Member of Parliament for the Builsa South constituency, Clement Apaak, has encouraged the government to devote the same energy to protect already existing trees.
The MP shared that for years, the country has looked on for these existing trees to be destroyed through illegal felling of some trees such as Rosewood.
On the Happy Morning Show with Samuel Eshun, Clement bemoaned: “We are just looking on and our trees are being destroyed while some are illegally felling trees. Even trees that have been banned from felling, rosewood included, as I speak to you, the illegal harvesting, transport and export of rosewood is ongoing”.
The Builsa South MP noted that while he is not against the planting of new trees, he believes the focus should be on protecting existing trees “which nature has bestowed on us”.
“If we can raise these amounts of money to have this number of seedlings while fundraising letters are circulating asking for donations towards this project, it forces you to wonder why we are not making the same effort to protect the already existing tree. I am not opposed to planting trees but I am a strong advocate of protecting already existing trees”, he told host Samuel Eshun.

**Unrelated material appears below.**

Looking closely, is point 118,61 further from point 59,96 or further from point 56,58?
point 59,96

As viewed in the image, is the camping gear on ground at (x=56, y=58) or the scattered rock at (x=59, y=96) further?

He further expressed doubts as to whether as a country, we have the necessary resources, discipline and commitment to take care of these new plants.
“So as far as I am concerned, we should devote a lot more resources and attention to protecting existing trees and plant more”, he reiterated.
The Government of Ghana through the Ministry of Lands and Natural Resources commenced the Green Ghana Project on 11th June 2021.
The ‘Green Ghana Day’ under the Green Ghana Project was aimed at planting five million trees to restore depleted forest cover.
Among the seedlings distributed to the districts and regional offices of the Forestry Commission and Metropolitan, Municipal and District Assemblies were seedlings of economic trees like Wawa, Mango, Rosewood and Shea.
‘Green Ghana Day’ falls under the Green Ghana Project, expected to be fully implemented in the next five years.